Fast, accurate swipe typing system. Use it today in FUTO Keyboard, our fully offline Android keyboard app. Or download the models and build with it.

This is a serverside demo to keep this webpage small. In production, it runs on-device, with much lower latency.

For a long time, good mobile swipe typing was locked behind privacy-invasive keyboard apps or unlicensed private libraries.

FUTO Swipe is our family of open models and algorithms that aims to solve this problem. We developed this primarily for FUTO Keyboard, but we also welcome the broader community to make use of the FUTO Swipe models. As this has been a long-term investment for us, we ask that an attribution is made visible to end-users. Read license

Dataset

In August 2024, we launched a dataset collection effort on the swipe.futo.org domain to collect QWERTY English swipes. Users would voluntarily visit the webpage on their mobile phone and be given instructions and information about the dataset.
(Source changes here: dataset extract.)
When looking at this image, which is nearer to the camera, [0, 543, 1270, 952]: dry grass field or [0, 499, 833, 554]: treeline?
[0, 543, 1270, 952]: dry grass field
After consenting, they would be given sentences, primarily from Wikipedia, and would be asked to swipe them word-by-word.

In the end, this produced over 1 million swipes. We filtered out a small set of low-quality swipes. In March 2025, we released a dataset of 1 million swipes under the MIT license, and it is available today on HuggingFace.

We made heavy use of this data to train our models and to evaluate different swipe typing systems.

Models

Our architecture includes three model types.

The Encoder model is a universal layout-agnostic and language-agnostic, and is used for making swipe typing predictions in the general case. However, it does not offer cutting-edge accuracy.

The ContextLM model is a very small language model that is trained for a single language. It's used to improve the quality of predictions by eliminating nonsensical words given the preceding words in the sentence. It only requires text data for training.

Finally, the decoder is a language-specific and layout-specific model that learns layout's peculiarities and achieves leading accuracy. As it requires swipe typing data for a specific layout and language for training, we only have a QWERTY English decoder for now.

With all 3 models and with a beam width of 300, we achieve a top-4 fail rate of only ~4% on our test set. Ignoring out-of-vocabulary cases, the error rate is below 1%.

Note: These numbers heavily depend on the benchmark, so real-world use may vary, but we believe we match big tech's keyboards.

Footprint

The encoder model is just 635,140 parameters, and the decoder is 304,155 extra. The biggest one is the ContextLM at 1.5 million, but 1.1 million of that is just embeddings. This brings us to 1,364,271 active parameters, or 2,494,767 total parameters.

This means the footprint of the models are very small, and the model can run on low-end devices in milliseconds. In addition, the environmental costs involved in training the models were also very low, because we never needed more than 1 workstation GPU!

C++ Library

The models themselves are only half of the story when going from a swipe to word predictions. The model predictions are not very useful on their own and it's necessary to perform a dictionary-constrained beam search to score a set of words and find the most likely candidates.

For this, we release swipe-library, a library written in C++ that handles the entire inference, decoding, and beam search part so you can easily go from swipe paths to word predictions.

Make something cool!

Swipe typing in VR...

resrec link for demo

...or on a laptop trackpad

Want to build with FUTO Swipe?

The FUTO Swipe models are available under the FUTO Model License, and the inference library is under GPL. We are working on a paper that will detail more on the training and architecture.